Are you familiar with the 90s when filing for bankruptcy was a pretty attractive option for people willing to manipulate the system. It didn't look much different than theft to me. I saw one family file bankruptcy 3 times within a 10 year period. Their lawyer advised them to max their credit cards out before they filed. Instead paying several million in debt each time, they were subject to getting their name in the paper. But I remember liberals contending that it was just a way of helping people out. In their opinion they were good laws. How do you view such laws Chap?
And when the confederates saw Jackson standing fearless as a stone wall the army of Northern Virginia took courage and drove the federal army off their land.
ajax18 wrote:Are you familiar with the 90s when filing for bankruptcy was a pretty attractive option for people willing to manipulate the system. It didn't look much different than theft to me. I saw one family file bankruptcy 3 times within a 10 year period. Their lawyer advised them to max their credit cards out before they filed. Instead paying several million in debt each time, they were subject to getting their name in the paper. But I remember liberals contending that it was just a way of helping people out. In their opinion they were good laws. How do you view such laws Chap?
Yet you show you really don't care by voting for a guy who was good at filing bankruptcy many times. Lets help out those rich guys.
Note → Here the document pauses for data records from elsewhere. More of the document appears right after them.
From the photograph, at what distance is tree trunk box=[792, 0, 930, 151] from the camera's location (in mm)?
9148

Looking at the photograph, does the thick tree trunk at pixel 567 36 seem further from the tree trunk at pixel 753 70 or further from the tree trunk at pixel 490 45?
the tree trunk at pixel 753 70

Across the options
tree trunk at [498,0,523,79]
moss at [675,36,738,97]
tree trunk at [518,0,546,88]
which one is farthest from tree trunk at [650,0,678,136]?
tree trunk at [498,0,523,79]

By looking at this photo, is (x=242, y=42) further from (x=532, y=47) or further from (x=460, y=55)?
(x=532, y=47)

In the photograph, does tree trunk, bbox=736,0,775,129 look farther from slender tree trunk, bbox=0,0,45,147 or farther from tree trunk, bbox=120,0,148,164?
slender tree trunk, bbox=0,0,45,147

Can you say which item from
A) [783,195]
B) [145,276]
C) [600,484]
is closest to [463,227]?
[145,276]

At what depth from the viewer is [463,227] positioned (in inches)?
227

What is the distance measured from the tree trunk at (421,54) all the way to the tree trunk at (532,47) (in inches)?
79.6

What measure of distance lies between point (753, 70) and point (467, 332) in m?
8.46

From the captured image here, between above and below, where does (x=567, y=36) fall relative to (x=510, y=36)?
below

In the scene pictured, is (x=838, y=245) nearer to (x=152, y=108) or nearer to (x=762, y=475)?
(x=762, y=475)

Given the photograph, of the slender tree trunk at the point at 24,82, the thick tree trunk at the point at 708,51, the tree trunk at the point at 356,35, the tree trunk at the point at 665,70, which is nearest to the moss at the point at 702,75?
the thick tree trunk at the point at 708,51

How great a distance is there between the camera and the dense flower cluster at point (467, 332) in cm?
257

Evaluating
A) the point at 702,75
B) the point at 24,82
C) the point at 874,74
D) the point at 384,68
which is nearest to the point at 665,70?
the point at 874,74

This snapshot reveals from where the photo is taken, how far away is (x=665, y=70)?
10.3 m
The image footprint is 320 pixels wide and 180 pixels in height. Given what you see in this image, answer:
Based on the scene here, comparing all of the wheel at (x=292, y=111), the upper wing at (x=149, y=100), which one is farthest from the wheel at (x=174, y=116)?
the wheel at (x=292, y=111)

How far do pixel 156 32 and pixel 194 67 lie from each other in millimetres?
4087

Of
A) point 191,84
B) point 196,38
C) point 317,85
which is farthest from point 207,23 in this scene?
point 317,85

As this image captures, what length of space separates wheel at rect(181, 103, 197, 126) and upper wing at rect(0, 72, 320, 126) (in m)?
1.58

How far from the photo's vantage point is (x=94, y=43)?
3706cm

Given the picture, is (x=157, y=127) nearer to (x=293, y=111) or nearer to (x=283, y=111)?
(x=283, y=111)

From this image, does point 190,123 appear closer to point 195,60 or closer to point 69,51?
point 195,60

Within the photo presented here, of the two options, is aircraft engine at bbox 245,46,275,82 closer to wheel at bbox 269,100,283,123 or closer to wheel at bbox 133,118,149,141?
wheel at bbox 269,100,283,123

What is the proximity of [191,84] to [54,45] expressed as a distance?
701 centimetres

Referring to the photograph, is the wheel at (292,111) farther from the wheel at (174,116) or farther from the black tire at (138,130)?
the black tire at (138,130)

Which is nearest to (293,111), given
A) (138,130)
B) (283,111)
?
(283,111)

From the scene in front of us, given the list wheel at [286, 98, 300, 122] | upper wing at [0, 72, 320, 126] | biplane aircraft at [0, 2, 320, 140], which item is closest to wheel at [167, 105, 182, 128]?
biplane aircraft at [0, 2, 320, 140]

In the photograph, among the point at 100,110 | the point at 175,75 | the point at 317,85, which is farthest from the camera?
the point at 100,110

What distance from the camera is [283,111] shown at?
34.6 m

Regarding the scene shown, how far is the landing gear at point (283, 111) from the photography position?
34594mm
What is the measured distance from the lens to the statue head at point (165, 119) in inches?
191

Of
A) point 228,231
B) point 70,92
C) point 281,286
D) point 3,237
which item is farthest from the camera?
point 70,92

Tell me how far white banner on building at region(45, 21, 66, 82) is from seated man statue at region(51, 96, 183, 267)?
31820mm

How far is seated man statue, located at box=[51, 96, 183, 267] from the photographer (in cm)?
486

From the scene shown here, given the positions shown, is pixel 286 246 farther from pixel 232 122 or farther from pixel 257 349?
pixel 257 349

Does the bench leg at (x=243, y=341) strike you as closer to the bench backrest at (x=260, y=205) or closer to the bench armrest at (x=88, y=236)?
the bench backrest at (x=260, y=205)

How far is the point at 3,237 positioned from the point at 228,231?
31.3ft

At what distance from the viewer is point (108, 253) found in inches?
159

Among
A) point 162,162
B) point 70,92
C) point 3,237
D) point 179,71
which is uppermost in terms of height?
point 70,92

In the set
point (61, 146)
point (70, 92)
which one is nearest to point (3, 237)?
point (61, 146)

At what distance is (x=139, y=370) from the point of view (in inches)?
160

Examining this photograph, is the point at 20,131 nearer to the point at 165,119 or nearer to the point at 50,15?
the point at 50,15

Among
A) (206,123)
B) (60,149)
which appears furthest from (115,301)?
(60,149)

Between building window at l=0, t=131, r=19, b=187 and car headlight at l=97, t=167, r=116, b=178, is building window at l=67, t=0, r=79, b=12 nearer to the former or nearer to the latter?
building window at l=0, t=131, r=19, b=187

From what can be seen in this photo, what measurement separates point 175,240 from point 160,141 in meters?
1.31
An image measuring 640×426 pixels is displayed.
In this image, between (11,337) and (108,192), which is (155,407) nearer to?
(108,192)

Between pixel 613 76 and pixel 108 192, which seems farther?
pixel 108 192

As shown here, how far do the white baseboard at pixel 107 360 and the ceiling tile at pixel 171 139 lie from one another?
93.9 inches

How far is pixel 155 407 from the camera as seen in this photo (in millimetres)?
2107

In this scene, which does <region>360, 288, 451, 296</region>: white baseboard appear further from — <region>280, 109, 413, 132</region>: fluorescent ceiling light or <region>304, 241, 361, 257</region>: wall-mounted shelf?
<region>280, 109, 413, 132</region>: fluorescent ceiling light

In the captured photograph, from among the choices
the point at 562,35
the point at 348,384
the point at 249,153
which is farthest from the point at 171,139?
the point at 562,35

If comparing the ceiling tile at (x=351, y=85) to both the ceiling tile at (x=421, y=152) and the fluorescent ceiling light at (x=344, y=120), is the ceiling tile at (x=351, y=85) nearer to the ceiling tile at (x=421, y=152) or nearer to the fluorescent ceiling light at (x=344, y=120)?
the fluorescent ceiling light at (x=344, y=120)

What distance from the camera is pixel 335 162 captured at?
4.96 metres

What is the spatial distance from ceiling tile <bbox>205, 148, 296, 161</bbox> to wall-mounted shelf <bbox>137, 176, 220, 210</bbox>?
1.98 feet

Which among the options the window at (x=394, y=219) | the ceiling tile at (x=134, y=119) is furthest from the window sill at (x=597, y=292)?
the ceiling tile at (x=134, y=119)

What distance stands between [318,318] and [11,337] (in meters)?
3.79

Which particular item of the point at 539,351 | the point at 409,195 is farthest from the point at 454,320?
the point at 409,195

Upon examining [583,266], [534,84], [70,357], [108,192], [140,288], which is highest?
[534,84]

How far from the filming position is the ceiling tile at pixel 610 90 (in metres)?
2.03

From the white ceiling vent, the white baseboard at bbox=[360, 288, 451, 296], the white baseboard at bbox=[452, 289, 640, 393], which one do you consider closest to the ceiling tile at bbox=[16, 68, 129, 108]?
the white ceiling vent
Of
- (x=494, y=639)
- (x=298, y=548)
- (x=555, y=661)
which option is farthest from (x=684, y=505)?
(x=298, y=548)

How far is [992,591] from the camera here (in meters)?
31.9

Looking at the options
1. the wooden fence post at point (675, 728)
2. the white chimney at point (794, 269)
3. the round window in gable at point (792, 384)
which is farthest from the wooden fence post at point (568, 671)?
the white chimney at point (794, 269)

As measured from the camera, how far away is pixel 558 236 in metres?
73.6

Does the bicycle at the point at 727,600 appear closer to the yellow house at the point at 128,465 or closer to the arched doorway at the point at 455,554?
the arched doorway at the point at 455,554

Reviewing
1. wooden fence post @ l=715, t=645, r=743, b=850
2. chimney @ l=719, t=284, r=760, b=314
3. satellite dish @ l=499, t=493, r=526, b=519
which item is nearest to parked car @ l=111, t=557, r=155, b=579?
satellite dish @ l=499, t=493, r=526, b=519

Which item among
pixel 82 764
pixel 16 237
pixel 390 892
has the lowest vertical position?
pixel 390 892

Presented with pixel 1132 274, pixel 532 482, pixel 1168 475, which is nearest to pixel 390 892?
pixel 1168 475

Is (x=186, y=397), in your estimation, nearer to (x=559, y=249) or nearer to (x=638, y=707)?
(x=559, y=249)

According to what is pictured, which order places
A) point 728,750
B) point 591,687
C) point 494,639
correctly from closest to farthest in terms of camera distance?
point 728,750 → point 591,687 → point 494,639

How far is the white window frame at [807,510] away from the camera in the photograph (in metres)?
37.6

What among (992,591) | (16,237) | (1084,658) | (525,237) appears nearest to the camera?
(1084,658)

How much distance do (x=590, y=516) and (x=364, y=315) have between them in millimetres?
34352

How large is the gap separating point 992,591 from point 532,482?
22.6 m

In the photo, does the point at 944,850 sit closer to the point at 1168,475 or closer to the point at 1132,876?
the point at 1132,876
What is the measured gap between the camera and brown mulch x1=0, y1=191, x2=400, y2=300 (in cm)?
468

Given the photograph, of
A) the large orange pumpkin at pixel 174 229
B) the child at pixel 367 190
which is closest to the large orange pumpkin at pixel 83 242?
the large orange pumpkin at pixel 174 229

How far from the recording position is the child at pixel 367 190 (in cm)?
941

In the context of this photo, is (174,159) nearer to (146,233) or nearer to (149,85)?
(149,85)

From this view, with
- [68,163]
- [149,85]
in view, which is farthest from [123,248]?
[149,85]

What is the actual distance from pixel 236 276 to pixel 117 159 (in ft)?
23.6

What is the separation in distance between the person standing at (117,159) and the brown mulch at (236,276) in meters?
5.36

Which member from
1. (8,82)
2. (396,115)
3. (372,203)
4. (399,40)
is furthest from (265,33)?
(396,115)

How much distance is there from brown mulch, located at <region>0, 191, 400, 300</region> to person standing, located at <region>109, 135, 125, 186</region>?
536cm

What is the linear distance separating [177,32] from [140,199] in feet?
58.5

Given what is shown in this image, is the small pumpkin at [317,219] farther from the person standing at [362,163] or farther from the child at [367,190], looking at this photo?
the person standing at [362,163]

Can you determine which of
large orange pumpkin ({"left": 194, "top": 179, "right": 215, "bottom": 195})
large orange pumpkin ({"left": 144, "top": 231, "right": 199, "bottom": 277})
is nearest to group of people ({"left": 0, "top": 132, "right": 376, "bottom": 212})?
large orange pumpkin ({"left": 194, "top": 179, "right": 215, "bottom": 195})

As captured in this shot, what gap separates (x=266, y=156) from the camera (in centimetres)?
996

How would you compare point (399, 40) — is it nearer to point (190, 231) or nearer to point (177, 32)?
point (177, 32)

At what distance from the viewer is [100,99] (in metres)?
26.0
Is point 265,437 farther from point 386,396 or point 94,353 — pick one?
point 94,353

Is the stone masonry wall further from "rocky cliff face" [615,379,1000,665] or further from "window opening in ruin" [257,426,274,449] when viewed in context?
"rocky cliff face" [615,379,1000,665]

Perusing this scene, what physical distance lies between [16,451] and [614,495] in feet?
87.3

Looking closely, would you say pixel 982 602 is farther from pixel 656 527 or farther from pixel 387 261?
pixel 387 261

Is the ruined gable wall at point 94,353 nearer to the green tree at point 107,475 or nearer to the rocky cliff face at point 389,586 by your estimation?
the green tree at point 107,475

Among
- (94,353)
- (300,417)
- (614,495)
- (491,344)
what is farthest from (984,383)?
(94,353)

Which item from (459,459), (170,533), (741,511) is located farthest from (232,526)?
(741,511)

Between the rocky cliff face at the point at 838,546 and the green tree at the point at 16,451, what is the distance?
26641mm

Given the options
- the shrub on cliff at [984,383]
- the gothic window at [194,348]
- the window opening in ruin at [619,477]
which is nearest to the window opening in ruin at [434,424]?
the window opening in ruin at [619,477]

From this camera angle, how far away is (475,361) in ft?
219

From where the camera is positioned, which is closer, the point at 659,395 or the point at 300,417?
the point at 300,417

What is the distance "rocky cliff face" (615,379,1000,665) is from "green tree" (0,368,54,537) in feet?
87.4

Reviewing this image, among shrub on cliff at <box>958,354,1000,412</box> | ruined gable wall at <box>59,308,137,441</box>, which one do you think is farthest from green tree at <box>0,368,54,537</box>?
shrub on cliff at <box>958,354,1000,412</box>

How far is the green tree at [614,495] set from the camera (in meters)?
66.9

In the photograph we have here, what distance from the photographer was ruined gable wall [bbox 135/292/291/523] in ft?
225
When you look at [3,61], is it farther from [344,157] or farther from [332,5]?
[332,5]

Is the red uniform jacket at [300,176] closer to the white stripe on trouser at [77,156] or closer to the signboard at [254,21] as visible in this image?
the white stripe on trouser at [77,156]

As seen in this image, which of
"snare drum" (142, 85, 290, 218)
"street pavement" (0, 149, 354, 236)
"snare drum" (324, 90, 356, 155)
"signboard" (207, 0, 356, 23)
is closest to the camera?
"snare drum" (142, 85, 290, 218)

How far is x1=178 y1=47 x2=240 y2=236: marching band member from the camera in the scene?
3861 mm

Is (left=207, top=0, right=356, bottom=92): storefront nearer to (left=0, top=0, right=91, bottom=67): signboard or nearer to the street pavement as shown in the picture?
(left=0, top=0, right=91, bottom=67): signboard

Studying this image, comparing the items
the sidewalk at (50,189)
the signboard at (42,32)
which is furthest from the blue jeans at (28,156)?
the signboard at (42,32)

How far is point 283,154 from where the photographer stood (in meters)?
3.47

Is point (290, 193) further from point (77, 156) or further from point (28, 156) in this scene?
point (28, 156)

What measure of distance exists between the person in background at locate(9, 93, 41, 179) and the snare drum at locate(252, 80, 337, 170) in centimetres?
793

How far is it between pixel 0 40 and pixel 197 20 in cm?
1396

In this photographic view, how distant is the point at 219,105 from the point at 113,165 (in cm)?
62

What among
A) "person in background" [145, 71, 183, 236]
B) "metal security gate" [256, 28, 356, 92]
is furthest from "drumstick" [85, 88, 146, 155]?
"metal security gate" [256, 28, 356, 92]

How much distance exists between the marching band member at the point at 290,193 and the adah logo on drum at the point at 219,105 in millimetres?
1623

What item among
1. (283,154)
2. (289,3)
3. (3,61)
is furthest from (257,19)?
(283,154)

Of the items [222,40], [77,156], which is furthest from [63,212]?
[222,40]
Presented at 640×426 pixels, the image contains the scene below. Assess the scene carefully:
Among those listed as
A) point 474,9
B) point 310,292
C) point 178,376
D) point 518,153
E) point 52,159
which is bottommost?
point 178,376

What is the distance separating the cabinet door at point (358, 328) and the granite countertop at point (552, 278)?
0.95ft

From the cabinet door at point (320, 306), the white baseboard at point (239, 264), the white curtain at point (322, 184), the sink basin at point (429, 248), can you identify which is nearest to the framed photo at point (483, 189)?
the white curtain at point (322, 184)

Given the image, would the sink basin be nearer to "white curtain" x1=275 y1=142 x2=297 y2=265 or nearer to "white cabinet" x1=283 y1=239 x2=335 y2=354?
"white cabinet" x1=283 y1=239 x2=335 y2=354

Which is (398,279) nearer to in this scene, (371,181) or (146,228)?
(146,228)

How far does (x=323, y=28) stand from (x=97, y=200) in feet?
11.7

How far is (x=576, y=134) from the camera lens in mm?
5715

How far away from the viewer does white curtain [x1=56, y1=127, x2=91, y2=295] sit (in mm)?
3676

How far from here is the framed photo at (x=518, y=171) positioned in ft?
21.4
ajax18 wrote:Are you familiar with the 90s when filing for bankruptcy was a pretty attractive option for people willing to manipulate the system. ... I remember liberals contending that it was just a way of helping people out. In their opinion they were good laws. How do you view such laws Chap?
Yet you show you really don't care by voting for a guy who was good at filing bankruptcy many times. Lets help out those rich guys.
A bankruptcy law is widely recognised as being a necessary and proper part of a good commercial law system. It enables businesses in a hopeless position to be closed down efficiently, and lets others acquire their useful assets, and hopefully make better use of them.
But like all good laws, it can be and has been abused - in much greater measure, we should say, by businesses rather than ajax18's evil welfare-sucking families.
Zadok: I did not have a faith crisis. I discovered that the Church was having a truth crisis. Maksutov: That's the problem with this supernatural stuff, it doesn't really solve anything. It's a placeholder for ignorance.
Chap wrote:A bankruptcy law is widely recognised as being a necessary and proper part of a good commercial law system.
I'm not saying it's not. I'm just getting at ajax's inconsistencies.
Oh, me too. I did not mean to give the impression of criticising your post. I was just joining in after you.
Zadok: I did not have a faith crisis. I discovered that the Church was having a truth crisis. Maksutov: That's the problem with this supernatural stuff, it doesn't really solve anything. It's a placeholder for ignorance.
I love the disingenuousness. Bankrupt. Default. Insolvency. But, fer sher, teknikaly shpeeken, a country can't be bankrupt. Huuuuurr.
God. Smug.
- Doc
In the face of madness, rationality has no power - Xiao Wang, US historiographer, 2287 AD.
Every record...falsified, every book rewritten...every statue...has been renamed or torn down, every date...altered...the process is continuing...minute by minute. History has stopped. Nothing exists except an endless present in which the Ideology is always right.
ajax18 wrote:Are you familiar with the 90s when filing for bankruptcy was a pretty attractive option for people willing to manipulate the system. It didn't look much different than theft to me. I saw one family file bankruptcy 3 times within a 10 year period. Their lawyer advised them to max their credit cards out before they filed. Instead paying several million in debt each time, they were subject to getting their name in the paper. But I remember liberals contending that it was just a way of helping people out. In their opinion they were good laws. How do you view such laws Chap?
Yet you show you really don't care by voting for a guy who was good at filing bankruptcy many times. Lets help out those rich guys.